The earliest use of the term discourse analysis is probably in Zelig Harris's linguistic research during the early 1950s that focused on the attempt to explicate sentence meaning in texts by relating the sentence to surrounding sentences. Since that time, the first sustained approach to explicitly use the term was developed by linguists John Sinclair and Malcolm Coulthard in studies of classroom interaction. Their aim was to build a systematic model of how interaction is organized in the classroom. The prototypical pattern they identified was the “initiation–response – feedback” sequence. This has the following form:

  • Teacher: What are five fours? (initiation)
  • Pupil: Twenty-four miss. (response)
  • Teacher: Close, Julie. Have another go. (feedback)

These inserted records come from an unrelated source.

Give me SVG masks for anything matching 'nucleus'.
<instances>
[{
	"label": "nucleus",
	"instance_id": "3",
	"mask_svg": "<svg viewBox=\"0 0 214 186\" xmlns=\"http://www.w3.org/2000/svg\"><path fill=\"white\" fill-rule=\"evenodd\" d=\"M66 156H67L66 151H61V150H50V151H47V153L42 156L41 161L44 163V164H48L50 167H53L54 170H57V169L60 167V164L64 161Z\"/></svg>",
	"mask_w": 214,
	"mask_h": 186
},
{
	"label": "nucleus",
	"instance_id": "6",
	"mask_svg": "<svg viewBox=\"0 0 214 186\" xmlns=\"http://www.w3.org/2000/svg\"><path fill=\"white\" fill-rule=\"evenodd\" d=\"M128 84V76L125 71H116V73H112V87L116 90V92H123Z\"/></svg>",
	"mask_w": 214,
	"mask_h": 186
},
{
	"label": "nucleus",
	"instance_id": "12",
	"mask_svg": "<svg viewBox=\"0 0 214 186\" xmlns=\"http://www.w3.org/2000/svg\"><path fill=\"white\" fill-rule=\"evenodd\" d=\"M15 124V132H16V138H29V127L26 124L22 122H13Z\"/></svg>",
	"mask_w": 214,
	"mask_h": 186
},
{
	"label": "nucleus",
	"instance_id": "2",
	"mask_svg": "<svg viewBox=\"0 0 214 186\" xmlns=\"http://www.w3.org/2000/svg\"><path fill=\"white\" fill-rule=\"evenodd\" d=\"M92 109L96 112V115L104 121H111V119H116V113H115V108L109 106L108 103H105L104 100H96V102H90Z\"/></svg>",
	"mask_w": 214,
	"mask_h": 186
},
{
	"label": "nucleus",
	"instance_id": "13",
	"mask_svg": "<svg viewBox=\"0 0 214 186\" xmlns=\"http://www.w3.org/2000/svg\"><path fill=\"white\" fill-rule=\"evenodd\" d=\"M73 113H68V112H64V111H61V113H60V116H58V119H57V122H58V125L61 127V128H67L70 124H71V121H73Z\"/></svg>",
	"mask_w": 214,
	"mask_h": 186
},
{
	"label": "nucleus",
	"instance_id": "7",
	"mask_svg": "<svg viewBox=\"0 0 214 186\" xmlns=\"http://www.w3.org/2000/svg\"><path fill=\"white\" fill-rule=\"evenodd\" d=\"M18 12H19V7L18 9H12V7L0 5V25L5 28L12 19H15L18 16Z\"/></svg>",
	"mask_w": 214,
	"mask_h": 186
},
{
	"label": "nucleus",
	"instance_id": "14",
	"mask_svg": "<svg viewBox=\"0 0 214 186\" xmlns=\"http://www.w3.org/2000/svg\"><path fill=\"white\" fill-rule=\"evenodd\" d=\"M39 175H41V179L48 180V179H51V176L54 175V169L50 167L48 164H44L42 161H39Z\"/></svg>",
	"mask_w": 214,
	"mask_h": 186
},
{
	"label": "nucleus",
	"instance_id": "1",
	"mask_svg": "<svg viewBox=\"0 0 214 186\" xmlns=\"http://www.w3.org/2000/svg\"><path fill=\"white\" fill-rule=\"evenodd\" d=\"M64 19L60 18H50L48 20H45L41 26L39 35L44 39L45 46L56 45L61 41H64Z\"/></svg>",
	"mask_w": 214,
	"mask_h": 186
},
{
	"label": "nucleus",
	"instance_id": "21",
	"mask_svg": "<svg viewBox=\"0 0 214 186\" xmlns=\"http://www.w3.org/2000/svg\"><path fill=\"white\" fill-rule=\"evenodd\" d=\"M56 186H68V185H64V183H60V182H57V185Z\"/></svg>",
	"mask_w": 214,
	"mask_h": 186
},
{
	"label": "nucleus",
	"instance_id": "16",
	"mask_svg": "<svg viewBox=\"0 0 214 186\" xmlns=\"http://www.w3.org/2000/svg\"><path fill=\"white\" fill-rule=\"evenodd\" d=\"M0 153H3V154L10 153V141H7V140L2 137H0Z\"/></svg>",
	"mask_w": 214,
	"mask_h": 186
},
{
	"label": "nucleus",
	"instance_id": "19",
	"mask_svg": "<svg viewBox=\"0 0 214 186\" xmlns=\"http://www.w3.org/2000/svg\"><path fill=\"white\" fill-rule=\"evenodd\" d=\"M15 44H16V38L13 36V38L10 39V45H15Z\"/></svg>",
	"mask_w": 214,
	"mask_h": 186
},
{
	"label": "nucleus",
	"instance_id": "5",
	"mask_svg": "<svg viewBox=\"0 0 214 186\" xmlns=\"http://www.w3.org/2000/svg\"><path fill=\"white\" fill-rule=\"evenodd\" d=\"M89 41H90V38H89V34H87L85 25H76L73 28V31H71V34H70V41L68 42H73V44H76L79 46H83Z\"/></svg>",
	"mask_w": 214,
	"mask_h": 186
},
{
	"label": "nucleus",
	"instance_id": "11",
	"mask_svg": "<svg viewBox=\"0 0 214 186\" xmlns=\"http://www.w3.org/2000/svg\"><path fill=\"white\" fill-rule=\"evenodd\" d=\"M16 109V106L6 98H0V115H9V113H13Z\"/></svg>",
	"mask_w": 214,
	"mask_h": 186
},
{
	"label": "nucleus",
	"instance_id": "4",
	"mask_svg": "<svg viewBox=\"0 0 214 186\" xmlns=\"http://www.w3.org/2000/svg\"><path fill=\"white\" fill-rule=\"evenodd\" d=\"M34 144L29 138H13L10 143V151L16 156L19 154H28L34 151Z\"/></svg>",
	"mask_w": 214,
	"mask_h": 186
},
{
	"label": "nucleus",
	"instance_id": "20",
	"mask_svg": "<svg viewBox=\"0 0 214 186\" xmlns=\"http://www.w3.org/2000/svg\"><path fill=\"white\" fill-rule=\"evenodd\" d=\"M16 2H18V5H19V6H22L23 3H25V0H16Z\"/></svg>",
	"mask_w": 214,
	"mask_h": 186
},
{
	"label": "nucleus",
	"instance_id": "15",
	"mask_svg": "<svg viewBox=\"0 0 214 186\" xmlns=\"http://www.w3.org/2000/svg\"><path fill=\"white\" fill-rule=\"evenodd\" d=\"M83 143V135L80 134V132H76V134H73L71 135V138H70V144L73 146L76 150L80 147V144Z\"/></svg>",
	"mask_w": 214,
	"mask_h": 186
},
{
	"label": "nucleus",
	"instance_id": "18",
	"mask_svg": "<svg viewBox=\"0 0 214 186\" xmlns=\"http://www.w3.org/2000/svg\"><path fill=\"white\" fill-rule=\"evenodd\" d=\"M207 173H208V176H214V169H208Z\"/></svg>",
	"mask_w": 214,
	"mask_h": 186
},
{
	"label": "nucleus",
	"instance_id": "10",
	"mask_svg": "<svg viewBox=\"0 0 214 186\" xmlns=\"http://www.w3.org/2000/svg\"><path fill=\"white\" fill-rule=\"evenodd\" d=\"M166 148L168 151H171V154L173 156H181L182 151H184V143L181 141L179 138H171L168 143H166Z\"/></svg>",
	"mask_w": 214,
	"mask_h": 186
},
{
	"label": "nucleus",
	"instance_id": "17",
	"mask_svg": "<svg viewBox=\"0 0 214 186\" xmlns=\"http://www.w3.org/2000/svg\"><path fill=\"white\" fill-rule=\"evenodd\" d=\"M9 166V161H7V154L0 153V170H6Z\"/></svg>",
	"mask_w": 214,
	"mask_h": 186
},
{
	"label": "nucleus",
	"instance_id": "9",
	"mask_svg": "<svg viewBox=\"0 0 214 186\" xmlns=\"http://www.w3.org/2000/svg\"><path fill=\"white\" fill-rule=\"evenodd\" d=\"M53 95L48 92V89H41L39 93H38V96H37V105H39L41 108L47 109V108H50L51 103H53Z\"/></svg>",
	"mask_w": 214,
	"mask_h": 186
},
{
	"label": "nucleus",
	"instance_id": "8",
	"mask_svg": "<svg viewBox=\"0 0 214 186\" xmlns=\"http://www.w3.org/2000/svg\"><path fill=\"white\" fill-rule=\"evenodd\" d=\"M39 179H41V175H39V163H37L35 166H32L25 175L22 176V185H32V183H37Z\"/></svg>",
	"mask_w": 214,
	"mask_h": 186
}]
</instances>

Sinclair and Coulthard had the ambitious aim of explicating the interaction structures of different settings by comparative work. In this aim, it prefigured more recent work on institutional interaction by conversation analysts. Although the analytic materials are simplified and the analytic categories are relatively undeveloped, this work was a departure from a linguistic approach that worked with invented materials or written sentences.

A separate linguistic tradition focused on the way in which sentences are linked together in coherent discourse. One strand in this work involved studying the way in which terms such as however and but work to generate coherent discourse. This work has merged with a tradition of research called discourse processes that attempts to join linguistic and psychological concerns. This tradition considers questions about how psychological experiences become transformed when they are reconstructed into verbal narratives and, conversely, how mental scripts are used in the understanding of narrative. In its research practice, the work on linguistic coherence typically used standard linguistic methods, drawing on invented examples and considering whether they were “well formed” or “anomalous.” The more psychological work has drawn on a range of approaches; sometimes records of interaction are coded for statistical regularities and contrasts, and sometimes experimental manipulations are used. Work in this tradition is often published in the journal Discourse Processes.